The Saracen struggled to stand up but the chains held him down.

"Filthy Shaitan," he growled. "You were a fool to spare my life! Do you think I could ever forget? I will live to make you pay! So if you've any sense, either kill me, or cut my arms and legs off and render me useless for my crimes!"

"Bin Suleiman, I am a logical man, not a wasteful one," Tindal exhaled. "If you were to die, I'd be at a terrible loss. Think about it. Thanks to your services, I am able to take this castle and it's titles with clean hands. You, my friend, are more useful to me than my whole band put together. And will continue your usefulness in the years to come…"

"I will never fight for you again! Never!"

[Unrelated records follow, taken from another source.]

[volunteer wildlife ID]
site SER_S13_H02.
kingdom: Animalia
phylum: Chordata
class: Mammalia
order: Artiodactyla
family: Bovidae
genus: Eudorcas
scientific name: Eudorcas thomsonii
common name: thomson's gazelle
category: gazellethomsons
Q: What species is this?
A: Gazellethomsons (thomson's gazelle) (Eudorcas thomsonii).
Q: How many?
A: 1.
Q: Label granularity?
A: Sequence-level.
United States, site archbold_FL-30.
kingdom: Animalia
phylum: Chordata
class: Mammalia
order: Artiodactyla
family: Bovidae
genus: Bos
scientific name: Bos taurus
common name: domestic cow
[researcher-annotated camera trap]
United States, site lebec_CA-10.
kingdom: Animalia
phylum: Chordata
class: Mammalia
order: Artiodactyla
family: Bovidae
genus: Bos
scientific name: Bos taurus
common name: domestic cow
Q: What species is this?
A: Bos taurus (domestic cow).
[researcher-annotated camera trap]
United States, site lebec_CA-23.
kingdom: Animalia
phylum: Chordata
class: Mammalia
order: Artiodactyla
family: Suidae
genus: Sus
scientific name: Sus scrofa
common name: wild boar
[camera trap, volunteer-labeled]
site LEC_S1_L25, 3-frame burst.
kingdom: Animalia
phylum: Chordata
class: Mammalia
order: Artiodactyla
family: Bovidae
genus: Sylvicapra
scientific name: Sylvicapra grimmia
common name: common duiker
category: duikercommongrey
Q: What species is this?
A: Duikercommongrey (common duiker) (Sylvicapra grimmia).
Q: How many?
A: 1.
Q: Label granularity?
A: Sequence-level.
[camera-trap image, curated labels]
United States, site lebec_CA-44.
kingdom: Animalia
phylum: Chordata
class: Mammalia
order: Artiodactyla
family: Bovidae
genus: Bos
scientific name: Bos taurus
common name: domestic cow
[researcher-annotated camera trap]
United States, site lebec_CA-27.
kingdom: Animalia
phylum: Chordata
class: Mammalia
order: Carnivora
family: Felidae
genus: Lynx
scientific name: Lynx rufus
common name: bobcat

"Oh, but you will. You have something to search for. Your immediate family may or may not have been slaughtered, but the chance that they live still haunts you. You can't possibly turn away from that chance. Besides, you Arabs are rather like rats in your breeding methods, and I have no doubt your noble father produced quite a litter. Surely at least a few might be willing to embrace their brother, who was dead but now is alive again. Would that not be pleasant for you, to have such a fond reunion?" He smiled smugly. "So calm yourself. Hate me as much as you want, but remember that I can be good to those who serve me well."

"You are a devil."

"Yet even the devil must honour his own demons. They would not serve him so loyally if he was not at least somewhat loyal to them. So keep up the good work, and you get more privileges than any other pious Christian master would give his heathen dog. Win my trust, and perhaps you may one day win your freedom." Tindel walked away slowly. "I am proud of you, Cobra. Killing three of my men, wounding another, all for the sake of a dead little girl. Such a noble savage you were today..."

Kashif sat silently in his chains. Defeated.

He was defeated by his own sense of duty, hammered into him since his birth. From his parents. From the Islamic scholars and the Ulema he sat with. From his beloved Sultan.

He had to live because he had responsibility. Tindel had bound him by his own heart.

Oh Allah. Please grant me vengeance. I know the Ulema would say such a prayer would curse me, that it would be ugly to Your ears. But please, Allah..Grant me vengeance. Against Tindal. Against myself.

He lay in the bed where they had slept together, where he had held her in his arms, and cried himself to sleep. But sleep brought him no peace.

He kept seeing her lying lifeless, bathed in blood, like a little slaughtered lamb at Eid, like her martyred patroness saint.

He awoke every little while, only to sob more, until his beard and the pillow was drenched in his tears and his whole body felt drained of strength..

And he never felt so utterly alone as he did on that cruel, silent night.